- Location: Ahmedabad, Gujarat, India
- Date: 19 February 2006 01:43 (IST)
- Attack type: Bomb blasts
- Deaths: 0-1
- Injured: 10-25
- Perpetrator: Lashkar-e-Taiba
- Accused: Ahmed Bilal, Mahmad Aamir Shakeel Ahmed Shaikh, Mahmad Iliyas Abdul Memon, Saiyyed Aaqib, Mahmad Aslam Kashmiri, Abu Jundal

= 2006 Ahmedabad railway station bombing =

Bombing in India

The 2006 Ahmedabad railway station bombing was a blast at platform number 2/3 of Kalupur railway station Ahmedabad, India. 10-25 people sustained minor injuries. At the time of blast no train was present at the platform, two trains had passed before explosion and the Kutch express was about to arrive at the platform, the casualties and severity of the explosion may increased if any train was present at the platform.
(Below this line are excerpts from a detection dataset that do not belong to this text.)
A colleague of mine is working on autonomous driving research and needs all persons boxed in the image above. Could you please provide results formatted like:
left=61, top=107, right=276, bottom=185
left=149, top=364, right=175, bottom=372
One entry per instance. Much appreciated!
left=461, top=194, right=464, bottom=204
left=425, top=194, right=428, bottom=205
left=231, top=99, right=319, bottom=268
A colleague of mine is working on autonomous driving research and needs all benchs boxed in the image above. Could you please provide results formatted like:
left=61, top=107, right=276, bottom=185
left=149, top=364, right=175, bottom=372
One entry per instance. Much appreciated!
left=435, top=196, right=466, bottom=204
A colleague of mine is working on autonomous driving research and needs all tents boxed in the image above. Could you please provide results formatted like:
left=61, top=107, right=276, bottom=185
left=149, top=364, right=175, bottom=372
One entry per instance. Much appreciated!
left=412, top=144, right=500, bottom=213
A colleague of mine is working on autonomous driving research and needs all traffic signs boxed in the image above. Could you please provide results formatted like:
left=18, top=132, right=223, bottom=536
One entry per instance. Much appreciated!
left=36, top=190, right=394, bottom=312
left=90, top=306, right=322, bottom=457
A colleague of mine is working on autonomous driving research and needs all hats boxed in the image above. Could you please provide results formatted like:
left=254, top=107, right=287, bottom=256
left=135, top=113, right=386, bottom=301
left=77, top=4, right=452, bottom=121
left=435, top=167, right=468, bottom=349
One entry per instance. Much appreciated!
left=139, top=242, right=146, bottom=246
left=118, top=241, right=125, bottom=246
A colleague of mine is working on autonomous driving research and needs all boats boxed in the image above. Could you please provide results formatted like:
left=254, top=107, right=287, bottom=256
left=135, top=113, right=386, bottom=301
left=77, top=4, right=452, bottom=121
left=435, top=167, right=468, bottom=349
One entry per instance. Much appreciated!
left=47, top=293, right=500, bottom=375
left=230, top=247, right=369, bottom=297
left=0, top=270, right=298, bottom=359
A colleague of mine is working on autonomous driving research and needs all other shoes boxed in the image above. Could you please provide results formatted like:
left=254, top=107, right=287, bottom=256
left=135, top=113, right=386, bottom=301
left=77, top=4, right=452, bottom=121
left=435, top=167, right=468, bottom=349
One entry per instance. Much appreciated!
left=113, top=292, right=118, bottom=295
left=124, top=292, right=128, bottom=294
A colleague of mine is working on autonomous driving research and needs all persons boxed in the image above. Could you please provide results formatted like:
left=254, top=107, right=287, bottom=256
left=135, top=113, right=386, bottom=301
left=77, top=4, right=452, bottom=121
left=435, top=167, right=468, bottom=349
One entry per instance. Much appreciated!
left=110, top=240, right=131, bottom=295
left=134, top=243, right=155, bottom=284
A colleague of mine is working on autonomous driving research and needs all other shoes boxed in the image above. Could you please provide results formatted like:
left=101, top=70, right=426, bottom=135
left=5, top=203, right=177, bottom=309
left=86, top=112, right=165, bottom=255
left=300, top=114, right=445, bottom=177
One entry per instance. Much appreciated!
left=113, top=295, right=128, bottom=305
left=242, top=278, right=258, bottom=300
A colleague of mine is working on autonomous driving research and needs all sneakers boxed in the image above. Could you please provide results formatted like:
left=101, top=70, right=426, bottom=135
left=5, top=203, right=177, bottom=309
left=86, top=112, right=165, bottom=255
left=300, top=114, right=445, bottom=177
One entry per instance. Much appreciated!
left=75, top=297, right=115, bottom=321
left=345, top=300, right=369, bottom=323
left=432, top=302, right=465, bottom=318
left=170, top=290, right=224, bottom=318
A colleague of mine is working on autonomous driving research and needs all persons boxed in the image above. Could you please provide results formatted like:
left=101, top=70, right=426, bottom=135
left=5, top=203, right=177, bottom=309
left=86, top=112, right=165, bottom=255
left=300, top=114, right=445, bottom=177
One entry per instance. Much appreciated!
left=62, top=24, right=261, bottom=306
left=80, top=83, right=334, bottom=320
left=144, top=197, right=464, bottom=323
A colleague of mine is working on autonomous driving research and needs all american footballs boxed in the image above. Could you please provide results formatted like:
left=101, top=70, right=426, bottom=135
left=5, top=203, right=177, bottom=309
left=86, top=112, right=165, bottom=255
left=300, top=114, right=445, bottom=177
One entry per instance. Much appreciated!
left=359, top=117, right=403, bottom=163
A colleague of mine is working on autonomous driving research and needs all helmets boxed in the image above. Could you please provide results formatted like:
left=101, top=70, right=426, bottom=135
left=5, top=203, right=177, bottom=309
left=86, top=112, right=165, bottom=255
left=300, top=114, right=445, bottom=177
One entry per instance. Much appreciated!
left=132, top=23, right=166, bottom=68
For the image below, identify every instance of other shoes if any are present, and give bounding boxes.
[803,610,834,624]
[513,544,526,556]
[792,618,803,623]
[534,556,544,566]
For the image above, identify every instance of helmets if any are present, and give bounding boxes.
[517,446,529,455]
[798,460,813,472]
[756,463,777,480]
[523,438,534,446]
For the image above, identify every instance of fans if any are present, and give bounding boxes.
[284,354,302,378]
The blasts had occurred at the public call office booths installed at the railway station platforms at around 1:43 am. Gujarat police presumed that due to the faulty timer device the severity of the explosion decreased.

== Investigations ==
1.5 kg of RDX explosives was planted in a suitcase. The explosives had arrived at Ahmedabad railway station from Mumbai in the chair-car compartment of Mumbai-Ahmedabad Karnavati Express. The bomb had been originally placed in the Karnavati Express. Kamlesh Bhagora, a constable of Government Railway Police had asked a porter to attend an unclaimed suitcase kept in the AC compartment of the train, the porter placed that suitcase near the tea stall at platform number 2/3, the bomb exploded shortly after that.

Gujarat Anti-Terrorist Squad (ATS) arrested Mahmad Aamir Shakeel Ahmed Shaikh, Mahmad Iliyas Abdul Memon, Saiyyed Aaqib, Mahmad Aslam Kashmiri, and Abu Jundal.

In September 2021 Gujarat ATS arrested Ahmed Bilal, an accused terrorist wanted in blast case from Baramulla district, Jammu and Kashmir. According to Gujarat ATS, Bilal bombed a train and detonated IED. He was a student in Madrasa at Bharuch back in 2006. where he got involved with the banned terrorist organization, Lashkar-e-Taiba. He had allegedly convinced other students to take revenge for the Godhra-inspired riots of 2002 and facilitated their training at Azad Kashmir and Pakistan with the help of Inter-Services Intelligence (ISI) to train them in shooting and bomb-making.